SA should be adopted instead of OA to accurately capture the behaviour of RC tall buildings [1,2,3,4,5,6,7,8,9,10,11]. Liu et al. [1] assessed structural performance of tall buildings by developing a performance based structural design methodology to control different structural states in various construction stages. The buildings were reported to potentially suffer from safety hazards if the construction stages are ignored in the analysis of tall buildings. The proposed methodology was illustrated by modelling of various tall buildings. The study revealed that SA yielded feasible and effective design for tall buildings.

The effect of SA was experimentally measured by Su et al. [2] who monitored floor settlements during construction of real buildings.

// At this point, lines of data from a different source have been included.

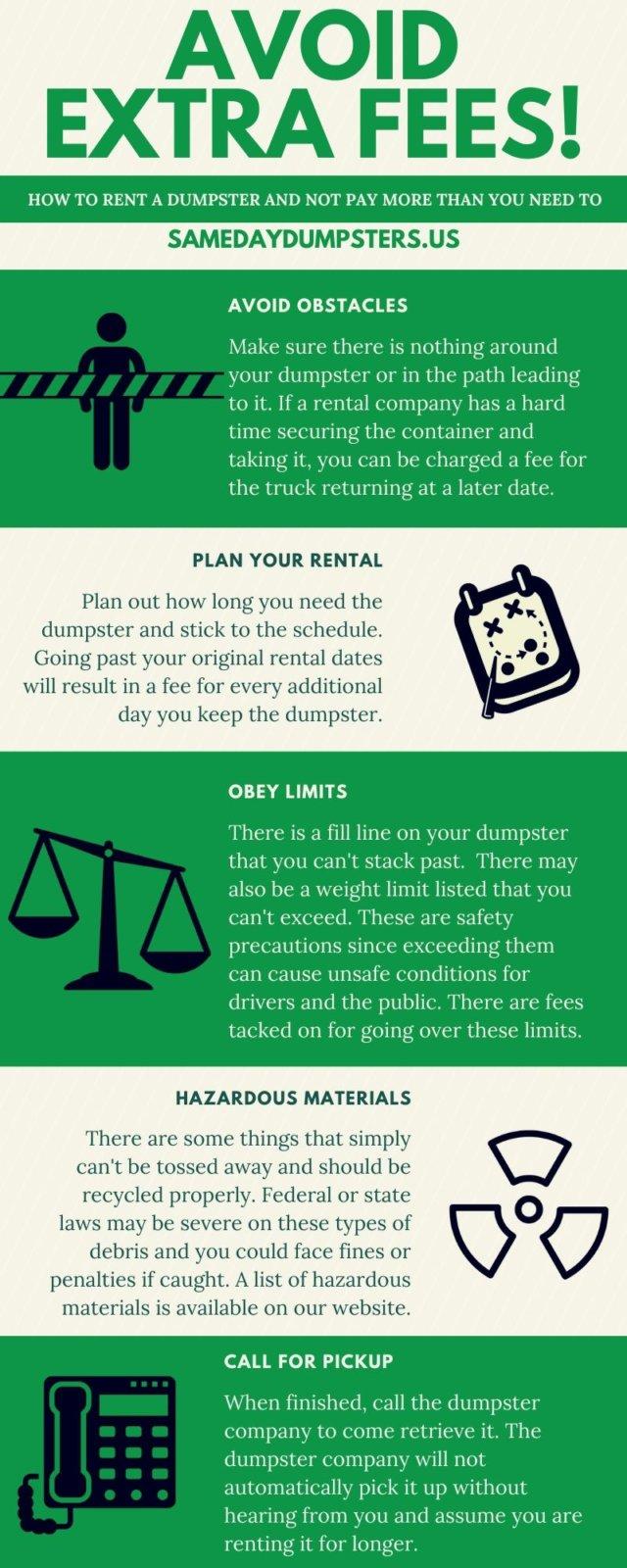 Avoid Extra Fees!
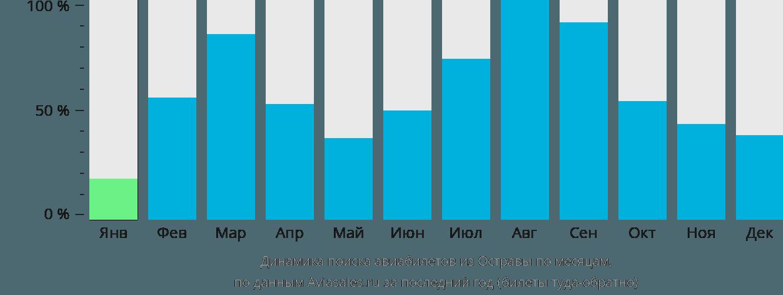 Динамика поиска авиабилетов из Остравы по месяцам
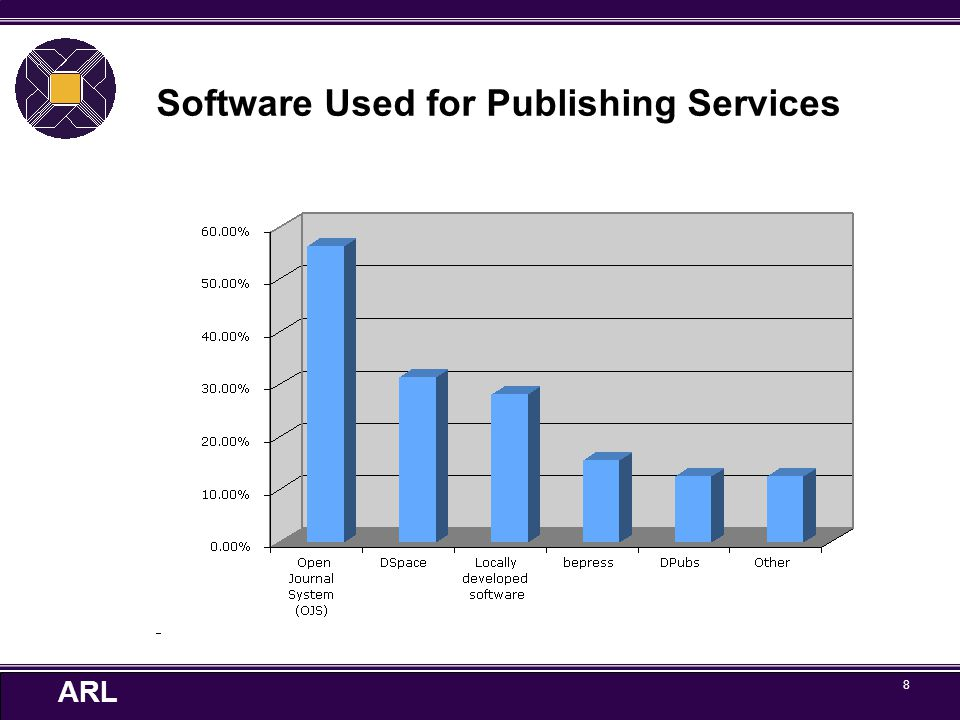 ARL 19 Library publishing services Service - based approach.
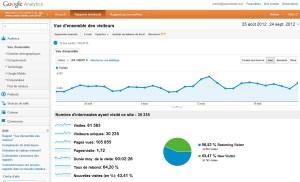 L'audience de xavierstuder.com sur les 31 derniers jours.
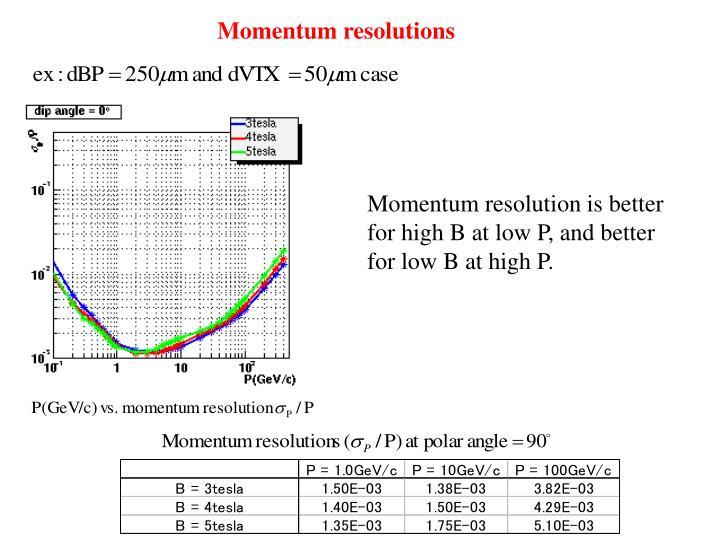 Momentum resolutions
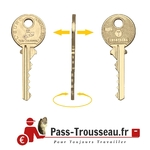 cle profiles de la taille de la clé pass ptt 1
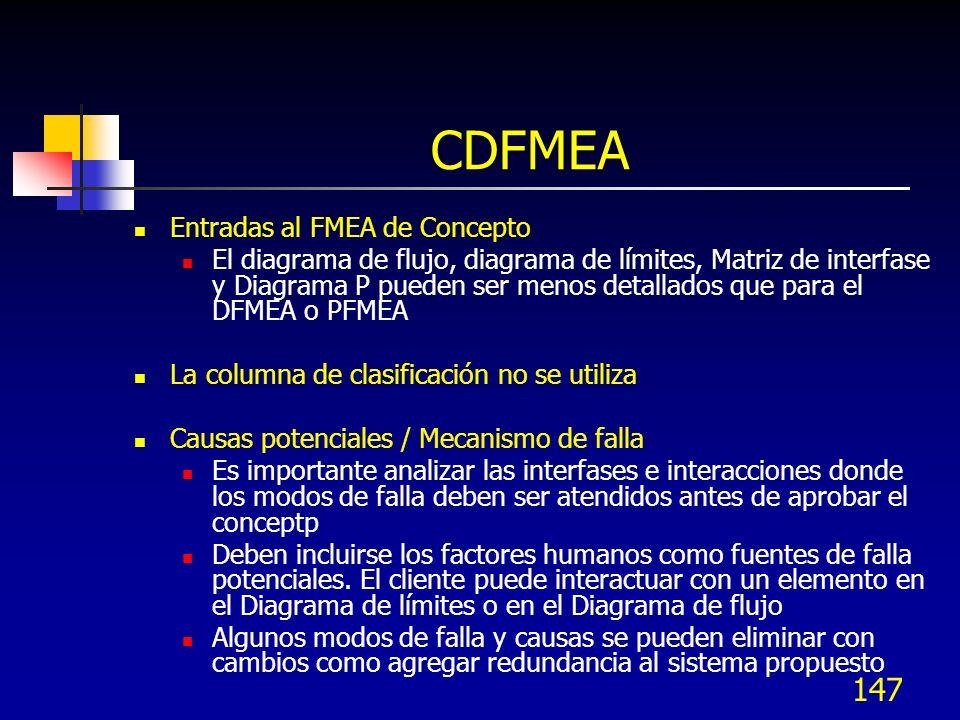 CDFMEA Entradas al FMEA de Concepto
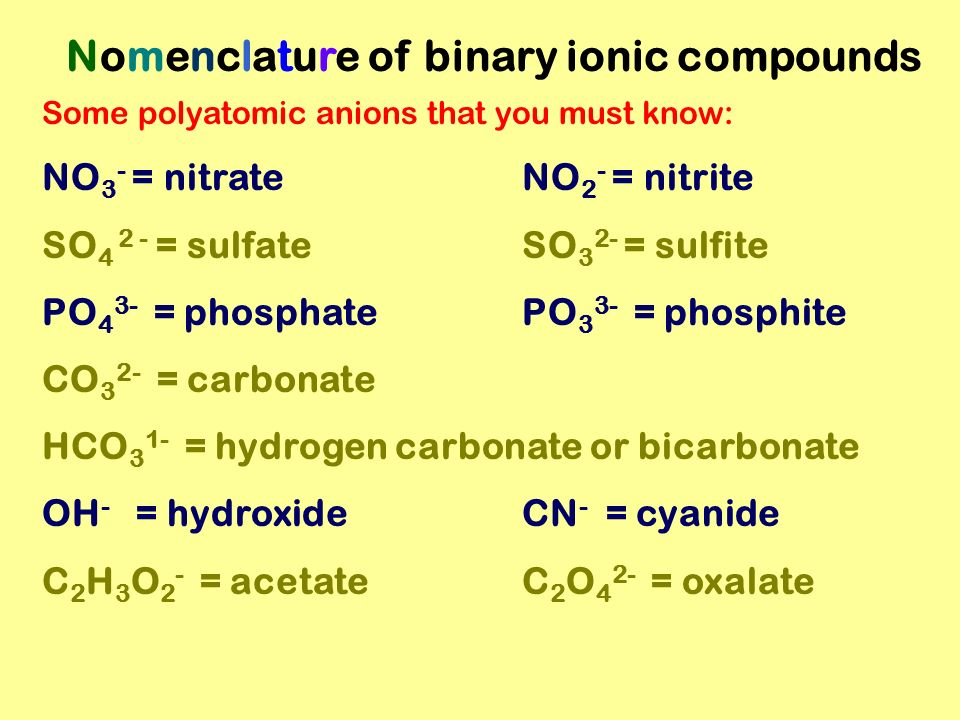 IONIC COMPOUNDS: Names and Formulas. Naming compounds in chemistry ...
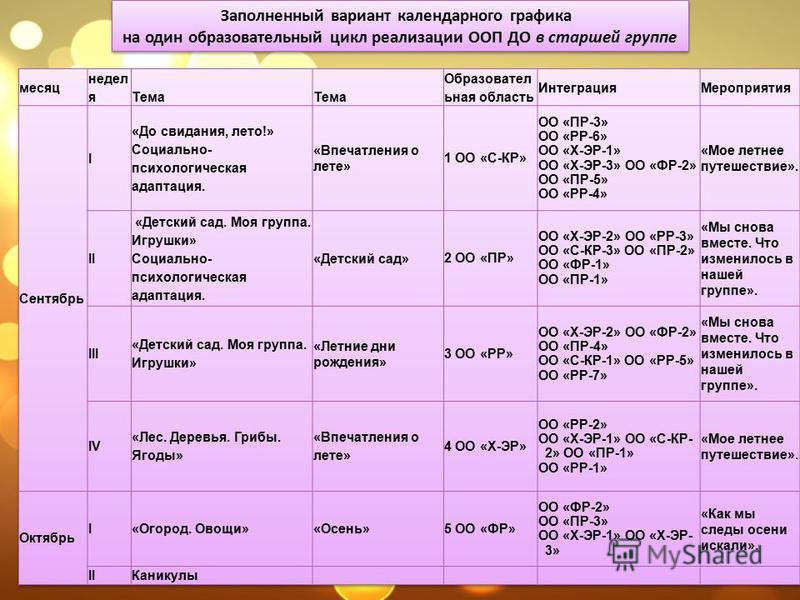 Заполненный вариант календарного графика на один образовательный цикл реализации ООП ДО в старшей группе Заполненный вариант календарного графика на один образовательный цикл реализации ООП ДО в старшей группе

The authors monitored settlement of tall RC buildings using SA. It was expected that using the developed approach would accurately predict the elevation of the studied building.

Fan et al. [3] used finite element (FE) models to estimate the downward displacements during the construction of buildings with a large number of storeys. The investigation was conducted on three super high-rise buildings in China. The study revealed that OA yielded relative and total vertical displacements as well as straining actions significantly different from SA. Samarakkody et al. [4] studied the effect of differential axial shortening on the behaviour of tall buildings with concrete filled tube (CFT) columns. A comprehensive technique was developed and validated for differential axial shortening (DAS) estimation in tall buildings with composite CFTs. The study concluded that maximum DAS, usually occurs at mid height of the building, can be shifted to the upper floor levels due to considering creep and shrinkage effects. Significant reduction in DAS of the vertical load bearing structural components occurred due to introducing an outrigger system. It was shown that using CFT in buildings reduced the adverse effects of DAS. Correia and Lobo [5] proposed a simplified method to analyze a 45-storeys building with RF and central core. The same building was analyzed using the nonlinear staged-construction analysis package offered by the SAP2000 software [17]. The authors found that the internal forces in interior beams of top floors obtained from the proposed simplified method were smaller than their counterparts obtained from the numerical model by 37% and 60% at levels 30 and 40, respectively.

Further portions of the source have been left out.